STATED PROBLEM:
Rewrite the entries from the line containing "Looking at (x=252, y=156)" through the end, swapping "nearer" for "closer" and changing nothing else.

━━━━━━━━

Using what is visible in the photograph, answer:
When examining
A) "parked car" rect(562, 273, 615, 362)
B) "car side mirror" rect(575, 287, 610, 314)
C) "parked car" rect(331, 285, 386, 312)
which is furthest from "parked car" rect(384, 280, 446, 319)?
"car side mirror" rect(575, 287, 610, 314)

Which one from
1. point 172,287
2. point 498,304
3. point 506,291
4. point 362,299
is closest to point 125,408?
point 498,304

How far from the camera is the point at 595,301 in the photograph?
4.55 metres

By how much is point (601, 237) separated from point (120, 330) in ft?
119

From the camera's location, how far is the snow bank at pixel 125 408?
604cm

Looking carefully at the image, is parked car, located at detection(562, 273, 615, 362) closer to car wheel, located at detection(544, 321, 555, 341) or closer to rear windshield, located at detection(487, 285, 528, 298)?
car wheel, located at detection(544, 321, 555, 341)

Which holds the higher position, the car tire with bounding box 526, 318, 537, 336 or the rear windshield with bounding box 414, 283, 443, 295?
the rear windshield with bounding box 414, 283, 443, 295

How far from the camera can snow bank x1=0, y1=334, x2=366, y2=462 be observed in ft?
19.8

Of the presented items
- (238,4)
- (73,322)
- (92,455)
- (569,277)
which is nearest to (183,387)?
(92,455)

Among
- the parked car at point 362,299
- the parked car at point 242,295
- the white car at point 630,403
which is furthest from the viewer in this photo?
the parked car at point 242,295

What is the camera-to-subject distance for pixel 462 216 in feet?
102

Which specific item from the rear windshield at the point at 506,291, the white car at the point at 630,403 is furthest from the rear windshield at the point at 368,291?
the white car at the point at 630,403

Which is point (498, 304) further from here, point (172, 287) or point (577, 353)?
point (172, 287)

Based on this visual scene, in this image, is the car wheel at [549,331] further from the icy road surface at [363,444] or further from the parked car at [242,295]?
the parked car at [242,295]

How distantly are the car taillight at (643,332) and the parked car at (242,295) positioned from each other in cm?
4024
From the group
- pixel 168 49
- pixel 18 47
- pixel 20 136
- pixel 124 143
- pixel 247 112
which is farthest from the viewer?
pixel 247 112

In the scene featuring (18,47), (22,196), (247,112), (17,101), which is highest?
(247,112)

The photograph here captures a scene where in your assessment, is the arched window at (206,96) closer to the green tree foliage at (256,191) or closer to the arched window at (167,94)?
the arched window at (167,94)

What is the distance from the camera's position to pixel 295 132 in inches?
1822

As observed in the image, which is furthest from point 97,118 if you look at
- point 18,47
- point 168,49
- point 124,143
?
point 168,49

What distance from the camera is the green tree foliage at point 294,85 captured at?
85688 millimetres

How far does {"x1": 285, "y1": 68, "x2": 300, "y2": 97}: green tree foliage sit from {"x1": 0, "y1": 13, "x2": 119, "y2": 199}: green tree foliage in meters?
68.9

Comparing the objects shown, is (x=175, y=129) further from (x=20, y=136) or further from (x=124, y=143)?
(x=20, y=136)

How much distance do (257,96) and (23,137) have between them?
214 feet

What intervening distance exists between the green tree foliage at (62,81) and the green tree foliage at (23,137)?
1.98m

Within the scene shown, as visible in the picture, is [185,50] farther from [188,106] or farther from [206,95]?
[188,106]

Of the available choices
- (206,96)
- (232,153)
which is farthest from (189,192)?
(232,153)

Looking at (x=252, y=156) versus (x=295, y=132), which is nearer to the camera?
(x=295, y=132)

━━━━━━━━

SOLVED EXERCISE:
Looking at (x=252, y=156) versus (x=295, y=132), which is closer to the camera?
(x=295, y=132)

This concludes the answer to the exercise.